While this freedom is essential to letting students thrive, this principle is actively being eroded for international students across the United Kingdom. New guidelines for educational institutions that provide tier 4 visas for non-EU students comes into effect from the 6th of April, and ripples of concern are spreading through the ranks of academia. The responsibility is increasingly shifting to rest solely on the institutions sponsoring these visas, and this in turn means that the enforcement of these guidelines will fall squarely on lecturers.

Off the record I have been told of schemes where international students will face harsher scrutiny to justify every absence, to account for their movements, and to provide travel documentation for every journey they make out of the city. Failure to report on these matters could result in a student’s sponsorship being revoked, or even arrest if caught travelling without appropriate clearance. In effect this will turn academics into parole officers, and the lecturers I have spoken to are furious at both the principle and the practice they are being told to enforce in discriminating against every non-EU student they tutor.
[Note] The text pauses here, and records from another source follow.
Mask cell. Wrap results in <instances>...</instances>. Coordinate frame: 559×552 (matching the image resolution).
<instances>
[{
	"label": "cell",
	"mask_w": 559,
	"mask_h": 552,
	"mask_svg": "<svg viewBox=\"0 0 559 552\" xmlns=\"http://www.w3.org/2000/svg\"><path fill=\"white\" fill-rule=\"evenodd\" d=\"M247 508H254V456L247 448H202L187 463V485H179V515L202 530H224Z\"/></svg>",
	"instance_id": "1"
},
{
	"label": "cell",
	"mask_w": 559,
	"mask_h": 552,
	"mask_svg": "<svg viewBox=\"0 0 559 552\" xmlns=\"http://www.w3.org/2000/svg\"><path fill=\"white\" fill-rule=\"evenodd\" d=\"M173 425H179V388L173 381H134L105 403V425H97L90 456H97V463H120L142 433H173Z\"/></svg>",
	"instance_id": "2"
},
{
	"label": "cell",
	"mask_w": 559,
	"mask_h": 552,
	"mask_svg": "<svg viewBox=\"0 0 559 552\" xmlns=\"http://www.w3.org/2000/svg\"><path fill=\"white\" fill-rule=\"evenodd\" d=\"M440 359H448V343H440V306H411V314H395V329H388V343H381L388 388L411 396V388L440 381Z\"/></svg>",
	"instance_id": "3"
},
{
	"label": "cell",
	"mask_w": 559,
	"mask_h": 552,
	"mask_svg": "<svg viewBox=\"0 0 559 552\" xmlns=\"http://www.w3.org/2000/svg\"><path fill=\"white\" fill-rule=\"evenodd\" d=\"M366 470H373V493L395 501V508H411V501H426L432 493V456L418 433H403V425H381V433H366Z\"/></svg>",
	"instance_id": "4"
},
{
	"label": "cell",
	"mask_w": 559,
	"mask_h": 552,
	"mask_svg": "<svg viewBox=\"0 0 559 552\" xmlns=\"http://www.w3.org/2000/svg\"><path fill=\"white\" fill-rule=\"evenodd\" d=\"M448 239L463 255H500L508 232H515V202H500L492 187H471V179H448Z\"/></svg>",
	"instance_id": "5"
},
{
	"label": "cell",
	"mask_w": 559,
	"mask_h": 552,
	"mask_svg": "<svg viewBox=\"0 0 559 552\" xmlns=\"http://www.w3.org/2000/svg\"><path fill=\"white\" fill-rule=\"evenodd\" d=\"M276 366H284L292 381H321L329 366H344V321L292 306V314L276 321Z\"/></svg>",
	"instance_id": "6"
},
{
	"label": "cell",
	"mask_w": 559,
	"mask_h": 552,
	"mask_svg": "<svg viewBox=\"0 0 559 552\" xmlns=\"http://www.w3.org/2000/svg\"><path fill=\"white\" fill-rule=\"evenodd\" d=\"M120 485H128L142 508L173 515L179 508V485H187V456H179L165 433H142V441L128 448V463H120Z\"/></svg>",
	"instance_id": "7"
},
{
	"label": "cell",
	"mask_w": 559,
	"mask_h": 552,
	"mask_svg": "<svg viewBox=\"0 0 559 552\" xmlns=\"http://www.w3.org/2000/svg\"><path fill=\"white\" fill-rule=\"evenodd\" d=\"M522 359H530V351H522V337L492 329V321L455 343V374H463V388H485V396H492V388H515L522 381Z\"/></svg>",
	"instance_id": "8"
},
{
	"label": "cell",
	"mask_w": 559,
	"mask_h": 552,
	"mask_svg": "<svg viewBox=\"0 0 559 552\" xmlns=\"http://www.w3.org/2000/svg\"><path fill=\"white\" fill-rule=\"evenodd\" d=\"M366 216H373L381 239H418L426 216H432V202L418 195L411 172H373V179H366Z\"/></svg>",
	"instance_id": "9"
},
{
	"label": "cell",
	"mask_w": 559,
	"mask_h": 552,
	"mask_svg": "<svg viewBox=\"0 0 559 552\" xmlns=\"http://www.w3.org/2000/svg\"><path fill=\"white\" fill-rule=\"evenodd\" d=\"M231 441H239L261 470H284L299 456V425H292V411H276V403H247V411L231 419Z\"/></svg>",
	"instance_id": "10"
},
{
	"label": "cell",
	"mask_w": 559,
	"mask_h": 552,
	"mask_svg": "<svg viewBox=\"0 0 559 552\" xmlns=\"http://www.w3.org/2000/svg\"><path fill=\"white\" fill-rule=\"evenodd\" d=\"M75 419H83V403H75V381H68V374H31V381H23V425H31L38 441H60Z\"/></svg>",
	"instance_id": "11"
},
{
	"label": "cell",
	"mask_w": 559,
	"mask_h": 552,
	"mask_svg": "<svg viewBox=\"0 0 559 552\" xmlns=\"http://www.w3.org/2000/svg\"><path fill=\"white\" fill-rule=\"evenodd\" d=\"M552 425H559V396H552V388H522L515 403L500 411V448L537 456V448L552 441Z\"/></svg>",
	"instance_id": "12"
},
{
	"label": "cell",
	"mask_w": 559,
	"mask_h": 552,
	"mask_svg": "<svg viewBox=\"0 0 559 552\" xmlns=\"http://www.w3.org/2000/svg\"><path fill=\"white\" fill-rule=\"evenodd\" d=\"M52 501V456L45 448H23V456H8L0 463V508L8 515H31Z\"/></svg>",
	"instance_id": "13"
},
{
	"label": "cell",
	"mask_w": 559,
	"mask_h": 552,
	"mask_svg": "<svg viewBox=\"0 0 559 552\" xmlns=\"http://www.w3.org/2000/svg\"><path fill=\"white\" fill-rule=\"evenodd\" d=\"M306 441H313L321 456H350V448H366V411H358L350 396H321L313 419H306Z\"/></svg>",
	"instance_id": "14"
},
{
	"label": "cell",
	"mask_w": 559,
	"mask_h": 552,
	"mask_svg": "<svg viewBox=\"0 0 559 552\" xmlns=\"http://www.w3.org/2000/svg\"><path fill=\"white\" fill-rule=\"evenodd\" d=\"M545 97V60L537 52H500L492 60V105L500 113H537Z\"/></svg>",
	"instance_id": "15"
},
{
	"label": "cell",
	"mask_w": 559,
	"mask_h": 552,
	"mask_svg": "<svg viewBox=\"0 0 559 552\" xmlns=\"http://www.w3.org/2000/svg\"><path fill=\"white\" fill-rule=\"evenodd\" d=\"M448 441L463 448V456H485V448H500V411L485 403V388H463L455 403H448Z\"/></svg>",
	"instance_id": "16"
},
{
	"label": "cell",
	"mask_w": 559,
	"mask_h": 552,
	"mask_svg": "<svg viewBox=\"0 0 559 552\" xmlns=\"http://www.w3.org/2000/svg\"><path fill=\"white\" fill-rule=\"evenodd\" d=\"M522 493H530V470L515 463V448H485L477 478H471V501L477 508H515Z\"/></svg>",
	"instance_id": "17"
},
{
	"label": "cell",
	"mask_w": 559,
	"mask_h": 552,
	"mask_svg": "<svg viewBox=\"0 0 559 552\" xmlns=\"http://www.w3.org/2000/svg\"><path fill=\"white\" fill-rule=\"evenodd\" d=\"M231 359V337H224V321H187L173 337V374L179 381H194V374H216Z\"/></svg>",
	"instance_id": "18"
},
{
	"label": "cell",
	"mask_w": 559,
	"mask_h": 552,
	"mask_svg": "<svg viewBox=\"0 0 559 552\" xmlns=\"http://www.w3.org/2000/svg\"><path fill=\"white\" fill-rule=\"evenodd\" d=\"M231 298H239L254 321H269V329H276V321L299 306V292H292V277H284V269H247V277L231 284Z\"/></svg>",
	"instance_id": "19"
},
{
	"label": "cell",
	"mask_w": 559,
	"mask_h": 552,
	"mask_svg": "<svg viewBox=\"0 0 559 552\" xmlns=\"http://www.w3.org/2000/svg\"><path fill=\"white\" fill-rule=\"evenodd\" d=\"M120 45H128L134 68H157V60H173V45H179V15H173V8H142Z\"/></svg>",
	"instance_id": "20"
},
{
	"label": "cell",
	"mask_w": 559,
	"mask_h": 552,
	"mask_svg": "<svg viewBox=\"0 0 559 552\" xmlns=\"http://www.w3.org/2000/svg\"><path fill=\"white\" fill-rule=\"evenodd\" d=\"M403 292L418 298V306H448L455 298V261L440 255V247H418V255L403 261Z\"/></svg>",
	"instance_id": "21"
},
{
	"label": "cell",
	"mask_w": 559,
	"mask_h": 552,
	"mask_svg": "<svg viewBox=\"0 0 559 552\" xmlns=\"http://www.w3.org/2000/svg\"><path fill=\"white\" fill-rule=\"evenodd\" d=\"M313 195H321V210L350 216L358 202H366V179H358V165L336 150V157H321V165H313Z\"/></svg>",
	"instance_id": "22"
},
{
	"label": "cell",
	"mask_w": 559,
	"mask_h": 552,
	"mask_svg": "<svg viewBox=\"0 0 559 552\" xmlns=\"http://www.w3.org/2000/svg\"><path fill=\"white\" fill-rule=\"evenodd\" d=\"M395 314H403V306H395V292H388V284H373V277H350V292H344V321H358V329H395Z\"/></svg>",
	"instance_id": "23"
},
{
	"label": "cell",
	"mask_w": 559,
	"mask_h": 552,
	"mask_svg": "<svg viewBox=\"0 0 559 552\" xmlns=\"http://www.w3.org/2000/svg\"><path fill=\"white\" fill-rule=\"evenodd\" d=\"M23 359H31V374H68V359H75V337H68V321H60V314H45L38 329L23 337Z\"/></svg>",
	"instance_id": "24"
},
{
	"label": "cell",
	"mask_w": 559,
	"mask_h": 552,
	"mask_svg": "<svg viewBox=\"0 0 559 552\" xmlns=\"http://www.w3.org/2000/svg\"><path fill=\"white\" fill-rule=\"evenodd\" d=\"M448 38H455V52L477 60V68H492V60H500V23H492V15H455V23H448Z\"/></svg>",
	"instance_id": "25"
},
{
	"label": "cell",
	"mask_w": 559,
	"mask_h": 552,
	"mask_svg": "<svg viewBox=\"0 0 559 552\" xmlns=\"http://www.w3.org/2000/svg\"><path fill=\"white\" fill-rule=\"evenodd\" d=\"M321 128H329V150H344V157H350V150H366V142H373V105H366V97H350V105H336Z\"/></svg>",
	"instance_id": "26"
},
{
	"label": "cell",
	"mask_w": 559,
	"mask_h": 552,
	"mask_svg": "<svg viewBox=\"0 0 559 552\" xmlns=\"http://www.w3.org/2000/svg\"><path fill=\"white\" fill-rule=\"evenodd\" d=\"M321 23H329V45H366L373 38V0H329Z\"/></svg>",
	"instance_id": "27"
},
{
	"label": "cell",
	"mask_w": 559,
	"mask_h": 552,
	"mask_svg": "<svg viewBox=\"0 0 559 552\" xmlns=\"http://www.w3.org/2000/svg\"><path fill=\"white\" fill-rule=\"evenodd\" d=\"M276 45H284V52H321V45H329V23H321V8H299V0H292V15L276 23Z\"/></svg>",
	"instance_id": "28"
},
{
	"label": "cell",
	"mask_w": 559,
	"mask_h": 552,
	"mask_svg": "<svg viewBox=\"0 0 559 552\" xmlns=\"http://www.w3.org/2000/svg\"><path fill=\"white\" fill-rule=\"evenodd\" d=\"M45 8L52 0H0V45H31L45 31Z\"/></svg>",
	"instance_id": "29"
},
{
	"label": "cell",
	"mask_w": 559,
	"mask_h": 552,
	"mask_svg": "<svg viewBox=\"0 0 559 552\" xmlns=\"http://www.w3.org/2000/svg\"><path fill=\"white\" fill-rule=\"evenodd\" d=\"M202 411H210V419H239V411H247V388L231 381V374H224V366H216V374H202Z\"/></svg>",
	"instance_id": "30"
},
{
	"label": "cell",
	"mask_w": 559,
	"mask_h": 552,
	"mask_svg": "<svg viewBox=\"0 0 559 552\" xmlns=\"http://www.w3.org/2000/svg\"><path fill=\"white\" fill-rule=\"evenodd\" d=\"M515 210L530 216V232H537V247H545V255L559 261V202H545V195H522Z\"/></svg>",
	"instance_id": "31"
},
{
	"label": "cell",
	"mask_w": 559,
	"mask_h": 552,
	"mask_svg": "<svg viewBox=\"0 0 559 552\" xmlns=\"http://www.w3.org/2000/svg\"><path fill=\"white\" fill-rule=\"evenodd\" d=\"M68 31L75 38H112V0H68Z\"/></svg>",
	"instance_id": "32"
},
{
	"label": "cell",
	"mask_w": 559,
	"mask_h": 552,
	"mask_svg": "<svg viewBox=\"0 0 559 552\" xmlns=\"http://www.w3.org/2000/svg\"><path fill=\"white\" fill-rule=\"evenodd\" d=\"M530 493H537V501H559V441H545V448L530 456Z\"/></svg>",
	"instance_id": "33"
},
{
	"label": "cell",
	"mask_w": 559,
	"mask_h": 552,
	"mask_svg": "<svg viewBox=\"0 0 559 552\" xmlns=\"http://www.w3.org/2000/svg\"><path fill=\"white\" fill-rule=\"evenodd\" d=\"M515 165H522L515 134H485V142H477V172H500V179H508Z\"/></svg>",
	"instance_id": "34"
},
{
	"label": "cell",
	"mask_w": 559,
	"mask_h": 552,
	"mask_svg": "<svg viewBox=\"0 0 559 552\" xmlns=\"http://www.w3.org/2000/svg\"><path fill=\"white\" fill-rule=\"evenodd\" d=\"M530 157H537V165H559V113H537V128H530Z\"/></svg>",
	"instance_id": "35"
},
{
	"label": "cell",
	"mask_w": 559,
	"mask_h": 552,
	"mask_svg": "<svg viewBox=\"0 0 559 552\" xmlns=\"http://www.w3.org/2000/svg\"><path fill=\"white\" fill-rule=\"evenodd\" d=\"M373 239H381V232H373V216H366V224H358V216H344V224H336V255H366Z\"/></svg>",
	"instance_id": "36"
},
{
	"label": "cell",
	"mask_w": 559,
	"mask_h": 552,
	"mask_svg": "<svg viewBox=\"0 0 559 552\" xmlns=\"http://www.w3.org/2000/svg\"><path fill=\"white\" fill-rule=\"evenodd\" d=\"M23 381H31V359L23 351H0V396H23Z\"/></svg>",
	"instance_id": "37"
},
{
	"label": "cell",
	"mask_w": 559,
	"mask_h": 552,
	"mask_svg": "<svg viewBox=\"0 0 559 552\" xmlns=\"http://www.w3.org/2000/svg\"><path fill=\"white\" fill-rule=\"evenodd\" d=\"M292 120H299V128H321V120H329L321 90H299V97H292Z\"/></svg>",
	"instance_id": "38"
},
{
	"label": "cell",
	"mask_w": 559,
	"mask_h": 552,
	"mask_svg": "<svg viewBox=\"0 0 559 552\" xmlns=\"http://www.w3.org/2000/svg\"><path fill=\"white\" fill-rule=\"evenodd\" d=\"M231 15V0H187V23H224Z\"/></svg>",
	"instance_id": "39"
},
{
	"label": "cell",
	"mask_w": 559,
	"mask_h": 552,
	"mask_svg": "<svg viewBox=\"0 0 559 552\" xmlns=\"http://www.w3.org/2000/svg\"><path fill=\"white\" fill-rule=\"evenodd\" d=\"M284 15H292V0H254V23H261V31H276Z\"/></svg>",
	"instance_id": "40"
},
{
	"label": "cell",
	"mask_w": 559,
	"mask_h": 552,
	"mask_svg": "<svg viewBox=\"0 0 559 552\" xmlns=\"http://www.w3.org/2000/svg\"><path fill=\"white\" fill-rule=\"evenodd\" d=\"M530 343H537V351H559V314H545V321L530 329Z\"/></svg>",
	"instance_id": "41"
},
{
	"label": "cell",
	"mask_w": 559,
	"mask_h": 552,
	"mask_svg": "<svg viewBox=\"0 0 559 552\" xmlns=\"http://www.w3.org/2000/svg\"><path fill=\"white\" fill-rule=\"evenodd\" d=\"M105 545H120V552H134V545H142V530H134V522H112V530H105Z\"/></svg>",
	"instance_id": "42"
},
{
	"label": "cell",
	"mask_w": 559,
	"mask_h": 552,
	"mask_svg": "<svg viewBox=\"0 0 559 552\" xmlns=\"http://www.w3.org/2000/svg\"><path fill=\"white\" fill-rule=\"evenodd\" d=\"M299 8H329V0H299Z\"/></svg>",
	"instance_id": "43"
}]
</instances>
The new stricter policy has its roots in a number of controversies and the government is responding to previous abuses of the student visa system. From ‘consultants’ selling pre-approved English language certificates, to recognised institutions taking deposits on university placements from economic migrants with no intention of studying, these unscrupulous abuses have rightly been attacked by the British media. Several universities forfeited their right to sponsor tier 4 visas, and thousands of international students were left desperately looking for new sponsors in the spring of 2012. It was an ugly situation that showed higher education in a terrible light, and which fed into public sentiment against immigration of all kinds. The government had to change its guidelines, but the response is punishing a very large majority for the transgressions of a very small minority.

As UK universities increasingly focus their attention on ramping up their international student intake, they will simultaneously have to balance this with a growing climate of heightened surveillance and discreet pressures against the very same group. Where previously the joy of knowledge acquisition combined with the unavoidable burden of student debt was enough motivation to get most students, international or otherwise, through to graduation, now a government uncomfortable with discussing immigration and unwilling to address the international student question is feeling it necessary to make their force felt. The repercussions of this intervention will not be immediate, but as word spreads to friends and family back home, the goodwill of prospective international students looking to the UK will unquestionably start to dissipate.